Archive for the ‘Uncategorized’ Category

Reference Model Updates

February 15th, 2011 No Comments

Just to let people know, we continue to make excellent additions to the two reference model sites, Long-Term Digital Preservation and ILM2.0

  • LTDPRM: News and blog feeds for the preservation community – in one location, you can stay up to date on key developments and publications in the industry
  • LTDPRM: Video feeds and access to training and educational materials
  • LTDPRM: With launch of the SNIA’s Cloud Archive SIG, I’ve put up an important set of resources on requirements for digital archive (preservation) services in the cloud.
  • ILM2.0:  Postings on buyer’s guides, classification, 
    IT and Information Governance in the Cloud, moving information into the cloud, etc.

In both domains we are building a community of world-wide expert participants.  Please register to have full access to the content and to contribute.
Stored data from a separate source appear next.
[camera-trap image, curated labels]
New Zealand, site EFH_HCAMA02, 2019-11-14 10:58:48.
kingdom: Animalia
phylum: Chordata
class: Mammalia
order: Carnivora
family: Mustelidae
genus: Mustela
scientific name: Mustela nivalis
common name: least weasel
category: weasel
These are public domain sites with full collaborative access.  Both sites have weekly telcons to progress the work and build relationships – check the calendars and join in.

“Building a Terminology Bridge” introduces some important ideas for practice shifts in the IT domain to better align IT practices with business requirements. I want to know if  readers agree, disagree, or have suggestions on how to better frame the discussion. Here is a list of some of those. You’ll find more in the report:

1. Archive — stop referring to migrating information and data down a tier of storage systems as ‘archiving’. An archive is a specialized repository for the long term retention and preservation of information and data. If that repository does not ingest information and apply specialized preservation services, it is not an archive, it is just a disk array or tape system. Use migration and/or tiering rather than ‘archiving’. No preservation services, not an archive either, just a storage system. Don’t call it an archive. In the late 1980′s we called shelf storage an archive. That was the root of the problem. It is no longer appropriate.  Use retention and preservation instead of archive and your thinking will always be right.

2. “Preservation begins day 1″ – the old school thinking based on records mgmt of paper processes was to apply disposition after information or data are inactive or expired. The logic was “Put important information into the archive when we are done with it.” In litigious and compliance driven domains, that thinking (meaning move information around and apply disposition rules after it expires ) only adds cost, complexity, and creates errors. Better to classify information upon creation and store it in the right places to begin. If it needs to be retained long term and preserved, then it place it or a copy in a preservation store to begin with.

Some practices are already aligned this way and have proven successful. Examples:
1. Email Archives – capture email and attachments upon creation and ingest them into a preservation process based on business rules.
2. Oracle 11g  - actually allows this as ASM will manage a ‘preservation partition’ transparently integrated into the database and ILM Assistant will allow classes of information to reside there automatically.

3. Disposition – at the end of life or use is too late, too costly, too prone to error, and won’t be done. Why do you think the typical datacenter has 25% of its capacity occupied by expired information and data? The alternative — classify and set requirements and policies for information and data up front. Disposition rules are one set of those policies. When information expires, the path is cleared to delete it providing no litigation holds are in effect.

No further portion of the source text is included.